Consider whether your relationship preference genuinely aligns with your life objectives.

Ali Jackson, a dating and relationship coach based in New York, employs ChatGPT for some tasks – but she is not an evangelist. In the past six months or so, she states “every one” of her clients has approached her expressing concern about “chatfishing” or people who use AI to generate everything on their dating apps – all the way down to the DMs they send. I inquired Jackson if my strike against ChatGPT chumps was too strict. She said no, proceed and evaluate, though it might reduce my dating pool – about 10% of the adult population now uses the tech.

“Ask yourself if your choice is really supporting your long-term goals,” Jackson said. “In your case, I would assume that’s one of your principles, and it’s important to find someone whose values are aligned with yours.”

More People Voicing AI Apprehensions.

Other people get the AI ick, and not just when it comes to dating. Ana Pereira, 26, resides in Brooklyn and does sound for various live music venues across the city. She dreams about accessing her phone settings and disabling AI features on all her apps, though tech platforms from Google to Spotify make it nearly impossible to opt out. Pereira thinks that using ChatGPT “shows such a lack of initiative”.

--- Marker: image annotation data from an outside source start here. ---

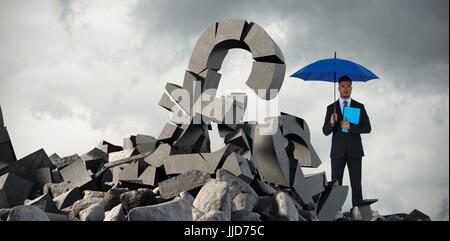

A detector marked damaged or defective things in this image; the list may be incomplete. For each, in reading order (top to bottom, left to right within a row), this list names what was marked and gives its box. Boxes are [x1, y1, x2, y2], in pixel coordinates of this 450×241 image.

cracked concrete block [243, 22, 284, 63]
cracked concrete block [246, 60, 284, 99]
cracked concrete block [156, 122, 181, 143]
cracked concrete block [0, 172, 32, 206]
cracked concrete block [53, 187, 81, 210]
cracked concrete block [59, 159, 92, 187]
cracked concrete block [143, 143, 171, 168]
cracked concrete block [158, 169, 211, 199]
cracked concrete block [163, 153, 210, 175]
cracked concrete block [221, 153, 253, 183]
cracked concrete block [314, 185, 350, 220]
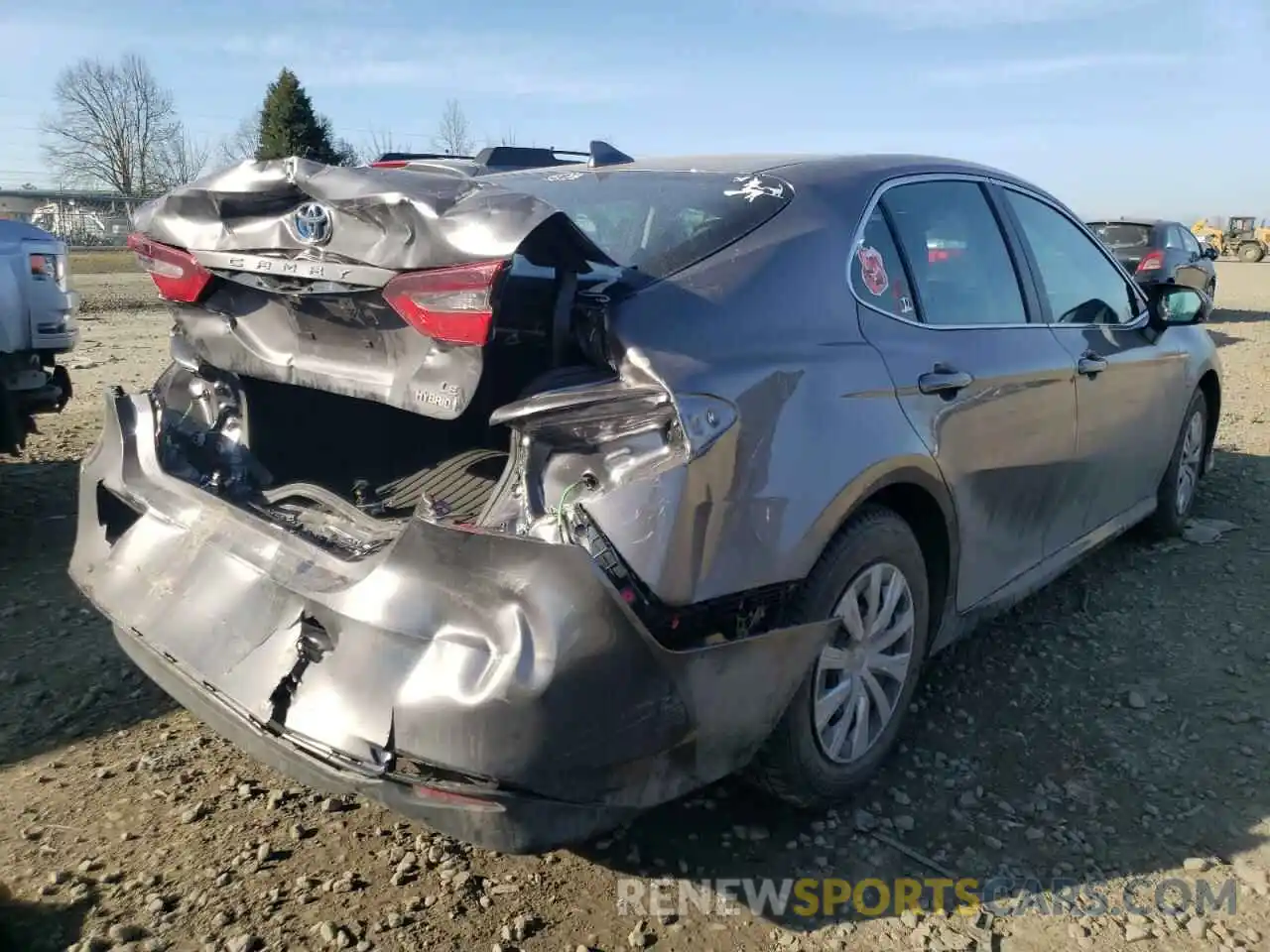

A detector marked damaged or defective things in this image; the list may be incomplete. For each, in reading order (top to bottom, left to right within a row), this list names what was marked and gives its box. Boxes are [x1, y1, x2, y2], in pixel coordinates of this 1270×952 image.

broken tail light lens [127, 233, 213, 302]
crumpled trunk lid [131, 159, 617, 418]
broken tail light lens [381, 261, 510, 347]
crushed rear bumper [69, 391, 832, 853]
damaged silver toyota camry [66, 145, 1218, 853]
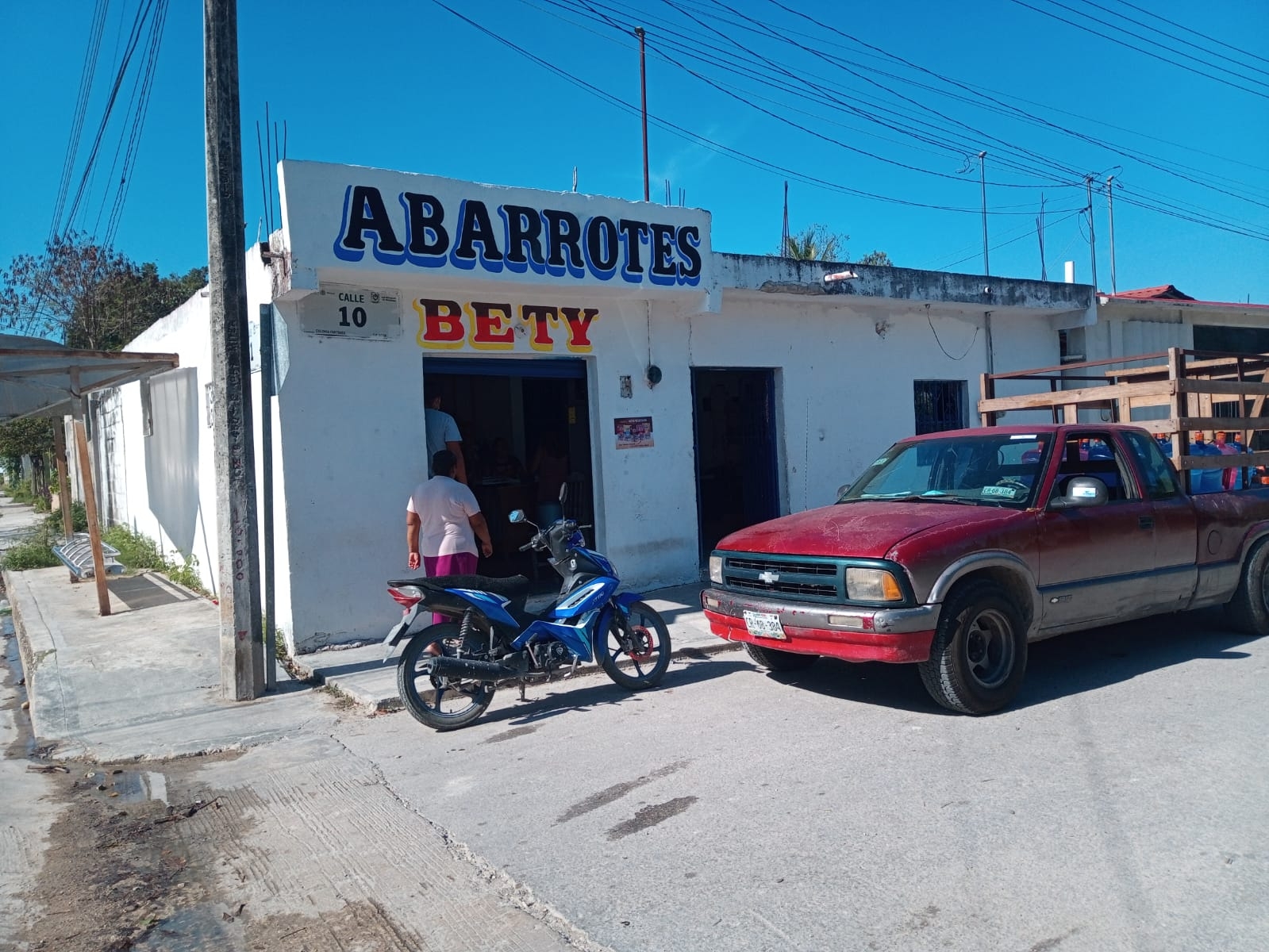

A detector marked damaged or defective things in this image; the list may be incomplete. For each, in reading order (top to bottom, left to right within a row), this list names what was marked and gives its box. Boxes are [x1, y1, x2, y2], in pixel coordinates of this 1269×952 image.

rusty metal awning [0, 336, 180, 422]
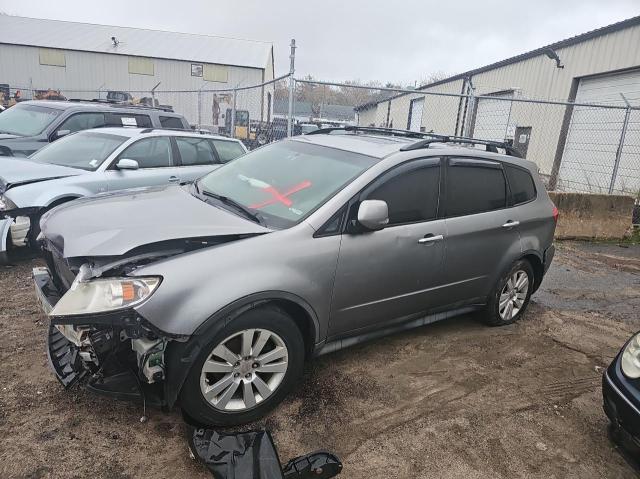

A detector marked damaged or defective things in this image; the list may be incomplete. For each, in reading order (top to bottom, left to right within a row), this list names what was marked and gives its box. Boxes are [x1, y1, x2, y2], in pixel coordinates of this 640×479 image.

damaged hood [0, 156, 82, 189]
crashed front end [35, 242, 191, 406]
damaged hood [40, 184, 270, 258]
gray damaged suv [32, 128, 556, 428]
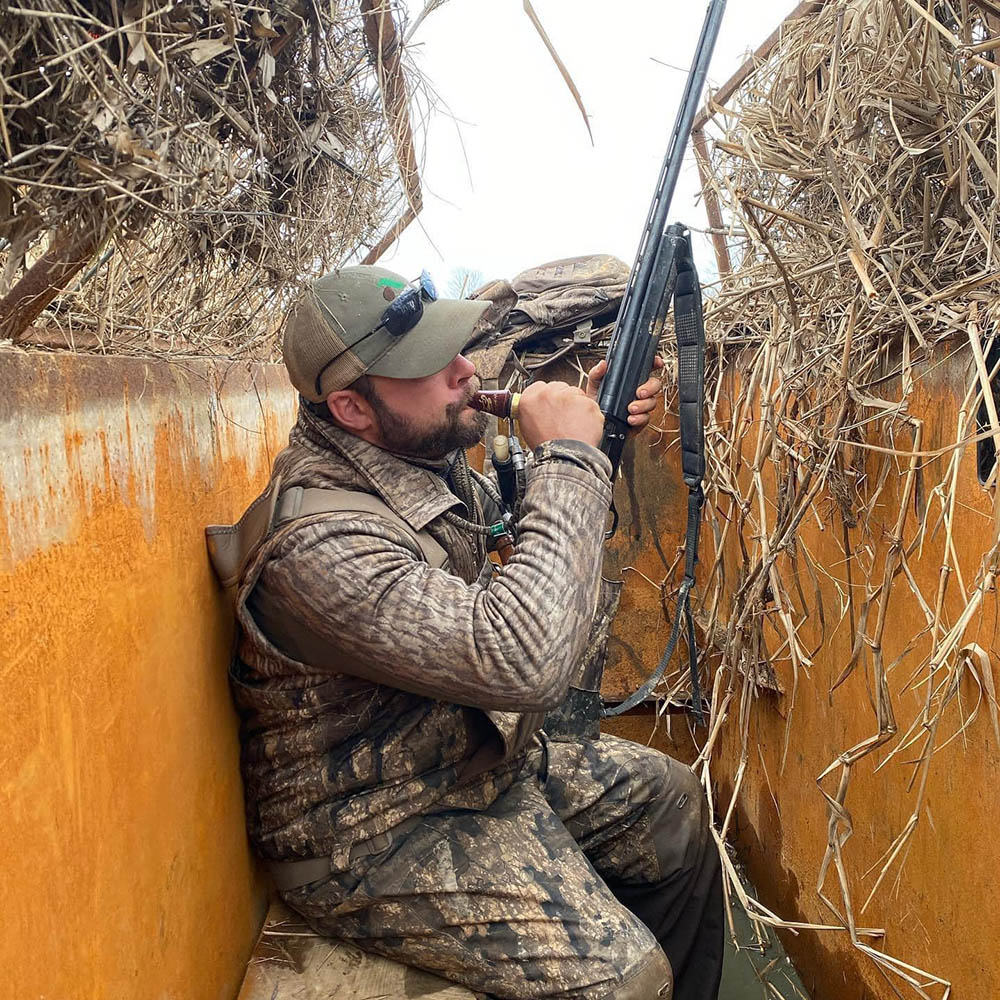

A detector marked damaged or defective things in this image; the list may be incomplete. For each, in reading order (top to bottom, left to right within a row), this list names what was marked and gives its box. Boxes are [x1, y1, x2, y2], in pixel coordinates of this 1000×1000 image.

rusty metal wall [0, 356, 292, 1000]
orange rust stain [1, 358, 292, 1000]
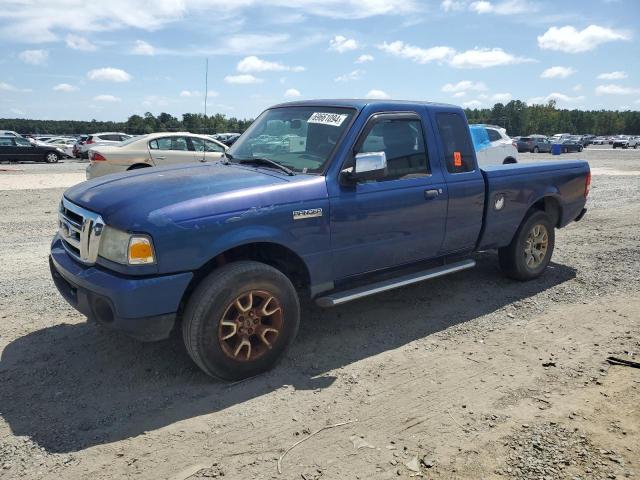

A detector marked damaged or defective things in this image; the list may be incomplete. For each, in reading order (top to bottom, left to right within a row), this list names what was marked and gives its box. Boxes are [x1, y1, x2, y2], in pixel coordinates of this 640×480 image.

rusty wheel [218, 290, 282, 362]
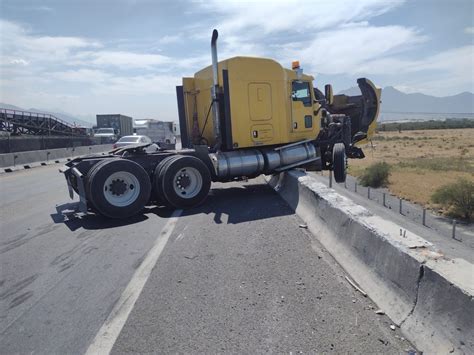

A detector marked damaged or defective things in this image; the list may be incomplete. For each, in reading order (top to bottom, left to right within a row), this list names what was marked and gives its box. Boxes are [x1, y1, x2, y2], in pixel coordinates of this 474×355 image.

damaged concrete barrier [268, 171, 472, 354]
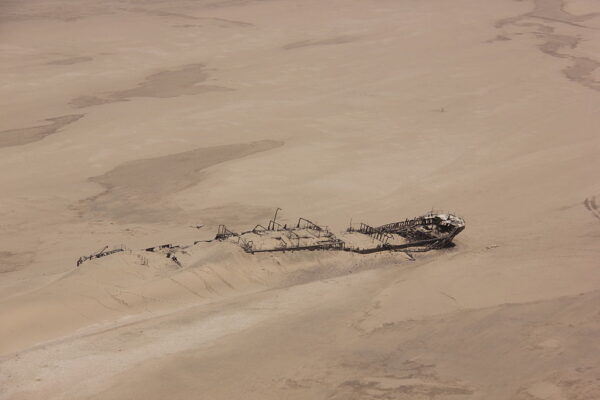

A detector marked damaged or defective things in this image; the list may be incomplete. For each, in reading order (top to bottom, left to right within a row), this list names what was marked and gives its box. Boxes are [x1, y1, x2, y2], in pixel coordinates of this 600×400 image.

rusted shipwreck [75, 209, 466, 266]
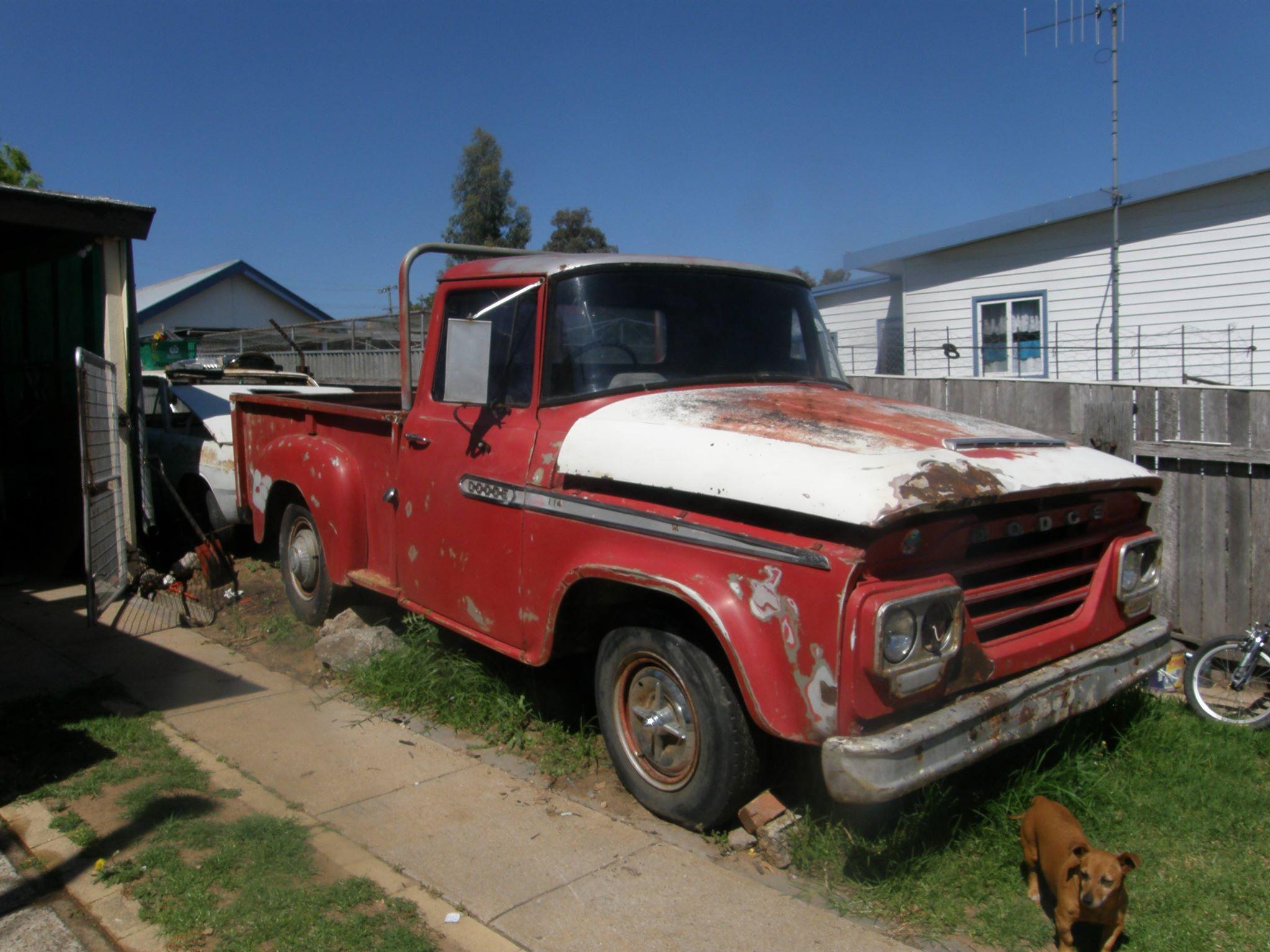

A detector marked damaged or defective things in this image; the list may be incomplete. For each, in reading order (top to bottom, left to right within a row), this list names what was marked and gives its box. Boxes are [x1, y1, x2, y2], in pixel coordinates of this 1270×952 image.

rusty hood [556, 383, 1163, 531]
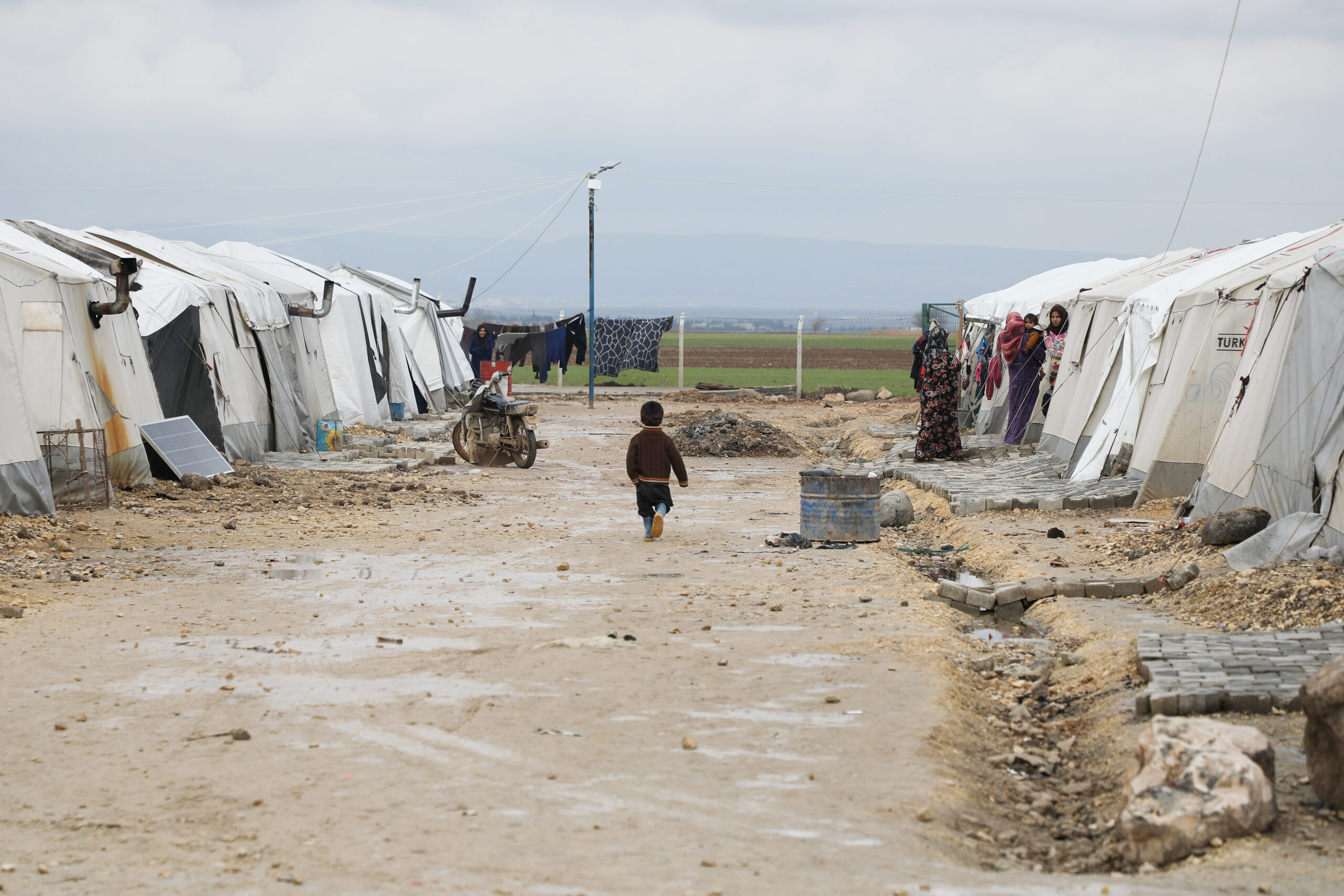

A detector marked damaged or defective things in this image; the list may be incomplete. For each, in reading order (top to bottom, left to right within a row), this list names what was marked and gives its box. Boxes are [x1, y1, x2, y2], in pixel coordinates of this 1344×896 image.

rusty barrel [795, 472, 881, 542]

“It’s like you are unable to think for yourself, and you have to rely on an app for that,” she said.

A recent friend’s split was especially ugly. She supported one of them after discovering the other went to ChatGPT, a notoriously poor therapy alternative, not their partner, when they wanted to talk about their feelings. “It’s like they refused to endure any difficult human feelings,” she said. “They just wanted to deal with something and move on, which is not how things work.”

Eventually, I found not handle it on my own. I had become too dependent on AI for the basic work.

Richard Barnes, a 31-year-old marine biologist and server in Hawaii, shares comparable views. “I am not sure if I would think otherwise about someone who uses ChatGPT, but I would be like, ‘come on,’” he said. “You shouldn’t have to rely on it to make a grocery list. Your life is probably not that hard. We can make the list together.”

Well-Known Figures and Silicon Valley Professionals Speaking Out.

Guillermo del Toro’s declaration that he’d “choose death” over using generative AI received significant coverage. Ditto for, SZA’s Instagram stories rant against the tech cautioning about “environmental racism” and expressing fear over users who are “codependent on a machine”. The same goes for when Simu Liu, Alison Roman, Céline Dion, Emily Blunt, and others issued statements that are skeptical of AI in their various industries. I think these quotes go viral for a cause: people sympathize with them.

This sentiment is present even among those in the tech sector. Last month, Pinterest added a filter that lets users disable AI content. Meta lets users hide, but not entirely remove, comparable slop on Instagram. Sources suggested that “cursor resistance” is on the rise, as some Silicon Valley techies won’t use AI to write their code.

{Luciano Noijeen, a lead software engineer based in Greece and the Netherlands, told me that he enthusiastically used AI in the past to write or enhance his coding.|According to Luciano Noijeen, a {lead|

Jason Martinez
Jason Martinez

Elara Vance is a tech journalist specializing in AI and machine learning, with a background in computer science and a passion for demystifying complex topics.